Instruction A: Copy the passage from the model-region discussion below, between "Or, since ModelRegionComponent.data" and "solved in core.", inclusive.
Instruction B: In the model-region discussion below, what type of object is ModelRegionComponent.data said to be?

Page excerpt:
In that example, I don't see how I can create the mesh1dregion and also not the larger model region that contains 1D + 2D (not that it is needed per say I guess, unless hydromt enforces to have a component called region by default).

Unless we add a new function only for Delft3D that overwrites the core region.create method like region.finalize to create the region from mesh1d.total_bounds? But that does not seem too handy I think and maybe extra burden for the user.

image

hboisgon avatar Mar 22 '24 01:03 hboisgon

I see your point @hboisgon. We now allow for a region to be shared by one or more components, But a component can only have one region. You want multiple (sub)regions per component.

I wonder however if we can do this in core in a generic way. The main purpose of the ModelRegionComponent linked to a component class is to know what area to request data for in the add_xx_data methods, right? How could we in a generic way know for which method to use what region if the component has multiple regions?

In the plugin you know because the methods are specific for a certain subcomponent of mesh. Wouldn't it therefore be much easier to solve for this in the mesh component of the plugin by adding the subcomponent regions as properties to your subclass of the mesh component? These also wouldn't necessarily need to be of the ModelRegionComponent type but simply GeoDataFrame objects, which you could also read and write as part of the mesh read and write methods.

For instance (but there are many ways to do this) If you want the reuse the MeshComponent.create method you can set the mesh2d region as its main region. In each subsequent step you add a subcomponent region to a local property. Similarly you keep a 1D2D region property which you update with each new subcomponent region. Would that work?

DirkEilander avatar Mar 22 '24 07:03 DirkEilander

Or, since ModelRegionComponent.data is a GeoDataFrame object. we could also add multiple geometries to it. With e.g., a ModelRegionComponent.add_subregion method we could add the mesh1d, rivers etc subgregions. The total region is than simply a unary union of all geometries. While this solutions provides a more general way to set, read and write subregions it still requires a plugin that implements when to use which subregion in which method.

I think the core should accommodate plugins to create logical Model objects for specific model software but not everything can or should be solved in core.

DirkEilander avatar Mar 22 '24 07:03 DirkEilander

So I don't really care about the subregions for rivers and pipes if the region.create methods becomes a workflow function that can be called without creating a ModelRegionComponent. The one I care about is the mesh1dregion that I added need to add new objects like bridges structures. And this mesh1dregion I cannot create from a region dict but only from the mesh1d.total_bounds so we need to make sure in core that I can create this type of region still.

I'm not sure if what you suggest makes this possible?

hboisgon avatar Mar 22 '24 07:03 hboisgon

It sounds like we are looking for new types of components that the ModelRegionComponent cannot cater at the moment. I would say that we create some other classes that could solve this.

class MeshRegionComponent(ModelComponent):
    def __init__(self, model: Model, mesh: str):
        self._mesh_component = mesh

    def create():
        # do some magic here
        total_bounds = self._model.get_component(self._mesh_component, MeshComponent).total_bounds

And in the yaml we can make very specific types

global:
  components:
    mesh1dregion:
      type: MeshRegionComponent
      mesh: mesh1d
    mesh1d:
      type: Mesh1dComponent
steps:
  - mesh1d.create
  - mesh1dregion.create

This would give you the possibility to create a region after the mesh was created without having to make special functions like finalize.

Provided material:
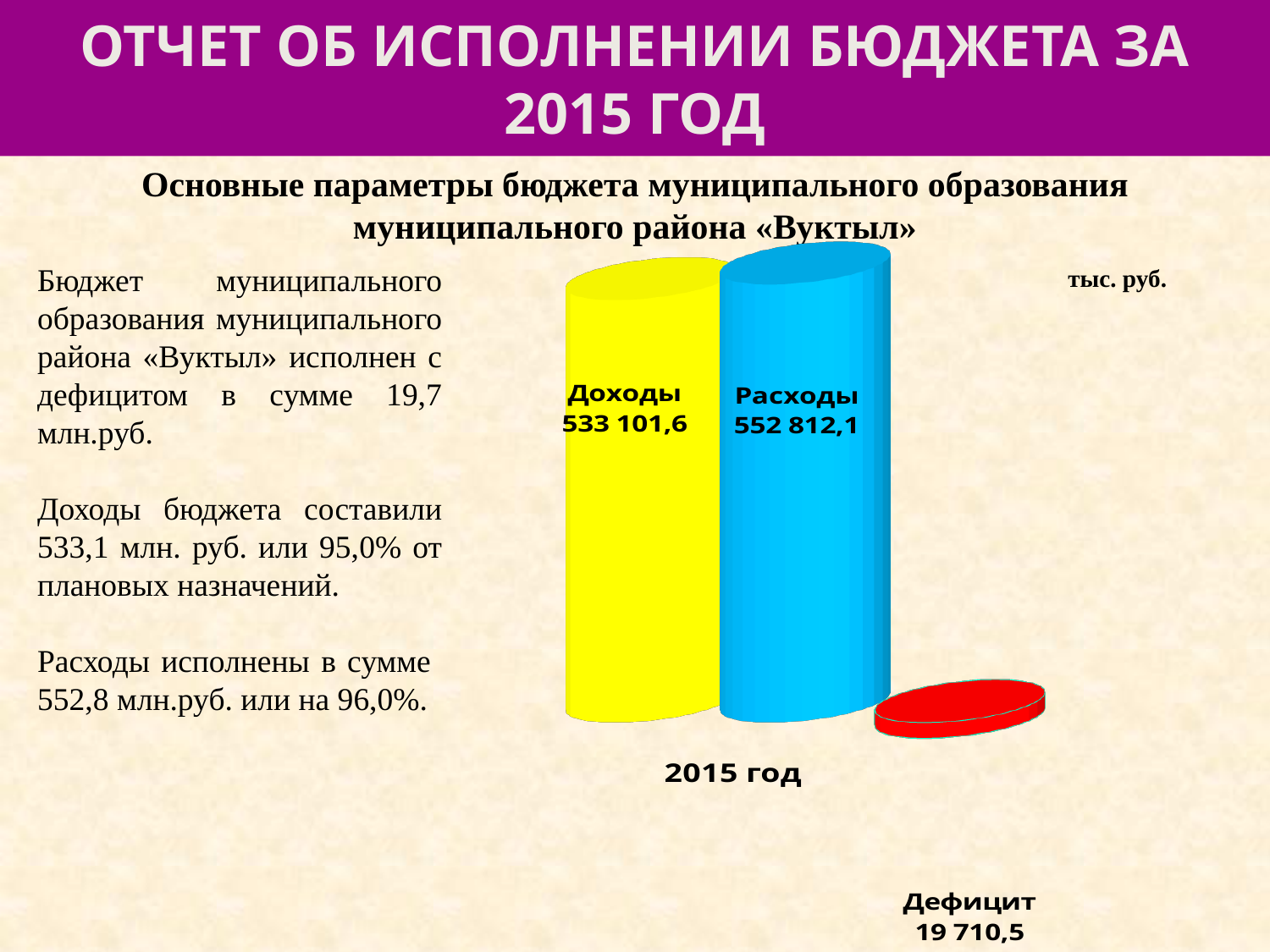
Which bar on the chart has the lowest value? Дефицит How many bars are plotted on the chart? 3 What is the value of Доходы on the chart? 533 101,6 Which bar on the chart has the highest value? Расходы Which is larger on the chart, Доходы or Расходы? Расходы What kind of chart is shown on the slide? Bar chart What is the value of Дефицит on the chart? 19 710,5 What unit is indicated for the values on the chart? тыс. руб. What is the value of Расходы on the chart? 552 812,1 What is the difference between Расходы and Доходы on the chart? 19 710,5 Which year is labelled on the x axis of the chart? 2015 год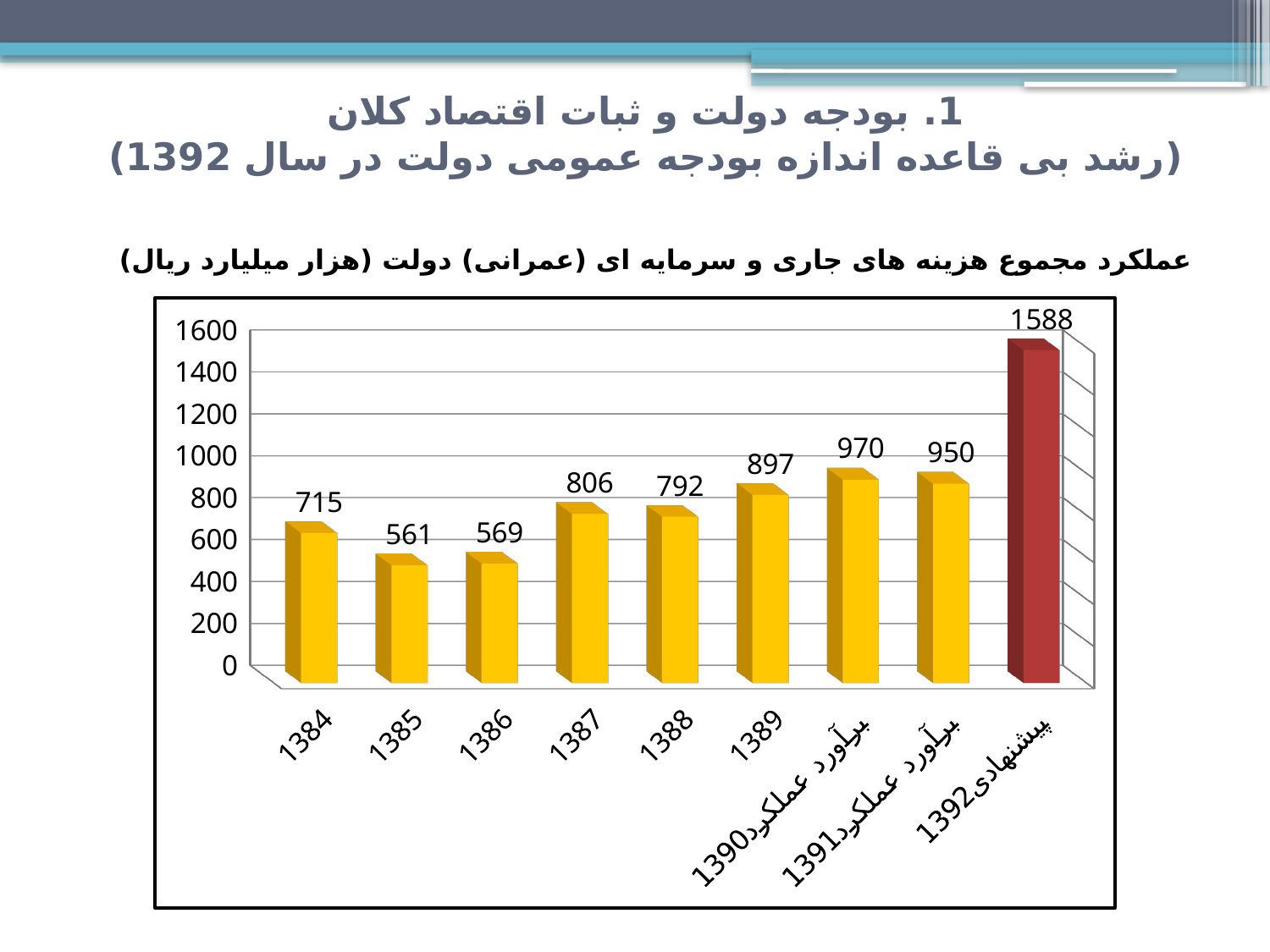
Which is larger, the value for 1387 or the value for 1388? 1387 Is the value for 1386 greater or less than 600? less How many categories are shown on the x axis? 9 Which category has the highest value? پیشنهادی 1392 What is the value for 1384? 715 What kind of chart is shown on the slide? bar chart What is the value for برآورد عملکرد 1391? 950 What colour is the bar for پیشنهادی 1392? red What is the difference between the values for پیشنهادی 1392 and برآورد عملکرد 1391? 638 What is the difference between the values for 1389 and 1388? 105 What is the value for 1387? 806 Which category has the lowest value? 1385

Task output A:
Or, since ModelRegionComponent.data is a GeoDataFrame object. we could also add multiple geometries to it. With e.g., a ModelRegionComponent.add_subregion method we could add the mesh1d, rivers etc subgregions. The total region is than simply a unary union of all geometries. While this solutions provides a more general way to set, read and write subregions it still requires a plugin that implements when to use which subregion in which method.

I think the core should accommodate plugins to create logical Model objects for specific model software but not everything can or should be solved in core.

Task output B: A GeoDataFrame object.